Inductive reasoning in databases and data mining.

To finalize this second lecture let’s give an example of the use of inductive reasoning when we consult databases and perform queries. We perform queries on databases in our daily life when we Google terms or when searching in any sort of database. The work of Kakemotom, 1996 put forward this examples that illustrate the use of inductive reasoning in databases:

a. Suppose you are searching from a database of computers. The information is arranged in a relational table that contains, the model of the computer, the ram memory and the price.

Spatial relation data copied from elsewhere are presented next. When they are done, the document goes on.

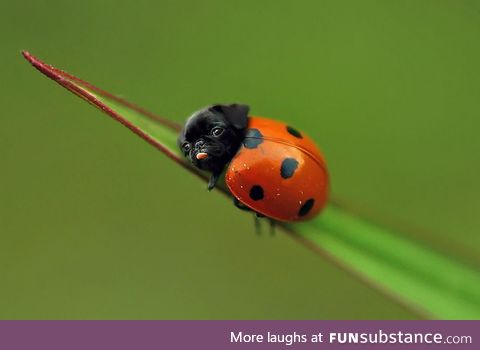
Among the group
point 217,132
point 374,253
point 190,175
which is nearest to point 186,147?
point 217,132

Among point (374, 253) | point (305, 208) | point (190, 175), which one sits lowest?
point (374, 253)

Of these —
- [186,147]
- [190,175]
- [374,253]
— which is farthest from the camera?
[190,175]

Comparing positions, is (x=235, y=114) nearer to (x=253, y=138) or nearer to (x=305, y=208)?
(x=253, y=138)

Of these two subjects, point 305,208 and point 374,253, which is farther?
point 305,208

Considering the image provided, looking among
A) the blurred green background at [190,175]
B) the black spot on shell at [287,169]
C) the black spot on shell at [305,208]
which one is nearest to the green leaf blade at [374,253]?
the black spot on shell at [305,208]

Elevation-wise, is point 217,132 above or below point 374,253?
above

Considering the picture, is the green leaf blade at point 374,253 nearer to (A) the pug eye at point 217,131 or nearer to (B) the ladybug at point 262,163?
(B) the ladybug at point 262,163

You aim to distinguish (difference) computer models by price, and you use the following SQL query:

SELECT * FROM relation-name
WHERE PRICE> 1000;

The output of this query yield the following results:

MODEL RAM PRICE
     
Lenovo Chromebook S330 4 GB 205.00
ASUS Laptop L510 4 GB 268.00
ASUS Vivobook L410 4 GB 350.00
     
Dell Inspiron 3000 8 GB 419.00
Laptop Acer Aspire 5 8 GB 499.00
     
Lenovo Flex 5 16 GB 600.00
Acer Nitro 5 AN515-55-53E5 16 GB 785.00
HP Pavilion de 15.6 16 GB 779.00

Using inductive reasoning, we can distinguish the differences between groups of laptops.

  1. The common attribute of those examples are MODEL, RAM, PRICE .

  2. We apply a similarity strategy to refine the results of the query.

  3. We observe that we have three groups of laptops:

    a. when the \(200<\)PRICE\(<=350\), the RAM memory is not more than 4 GB.

    b. If the laptop has 8 GB of RAM then the price range is between \(350<\)PRICE\(<=500\).

    c. But if the laptop has 16 GB the price then is then higher than PRICE\(>600\),

  4. We conclude from the process of inductive reasoning that theRAM memory is an important determinant of the price.